Nah, artikel ini ditulis bertujuan untuk memberikan pemahaman lebih mendalam tentang perbedaan antara tanah ulayat dan tanah girik, serta dampaknya bagi masyarakat. Semoga bermanfaat telaah tentang kedua konsep ini, diharapkan dapat tercipta solusi yang lebih adil dan berkelanjutan dalam mengatasi masalah pertanahan di Indonesia.
Pengertian Tanah Ulayat dan Tanah Girik
Definisi Tanah Ulayat
Tanah ulayat adalah sebidang tanah yang memiliki hak ulayat yang diakui oleh suatu masyarakat hukum adat tertentu. Hak ulayat mencakup sejumlah wewenang dan tanggung jawab yang dimiliki oleh masyarakat hukum adat terkait dengan tanah yang terletak dalam wilayah mereka. Hal ini telah diakui dalam Undang-undang Nomor 5 Tahun 1960, yang juga dikenal sebagai Undang-undang Pokok Agraria (UUPA).
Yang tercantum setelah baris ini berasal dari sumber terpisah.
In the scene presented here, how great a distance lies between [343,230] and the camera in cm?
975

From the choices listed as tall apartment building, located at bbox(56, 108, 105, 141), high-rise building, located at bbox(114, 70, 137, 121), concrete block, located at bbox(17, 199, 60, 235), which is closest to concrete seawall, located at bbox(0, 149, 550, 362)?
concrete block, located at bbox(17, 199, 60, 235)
Secara lebih rinci, tanah ulayat dapat dijelaskan sebagai tanah yang dikelola secara bersama oleh anggota masyarakat hukum adat. Pengaturan pengelolaan tanah ulayat umumnya ditangani oleh pemimpin adat, yang juga dikenal sebagai kepala adat. Tujuan utama dari pemanfaatan tanah ulayat adalah untuk kepentingan baik warga masyarakat hukum adat yang bersangkutan maupun individu dari luar komunitas tersebut.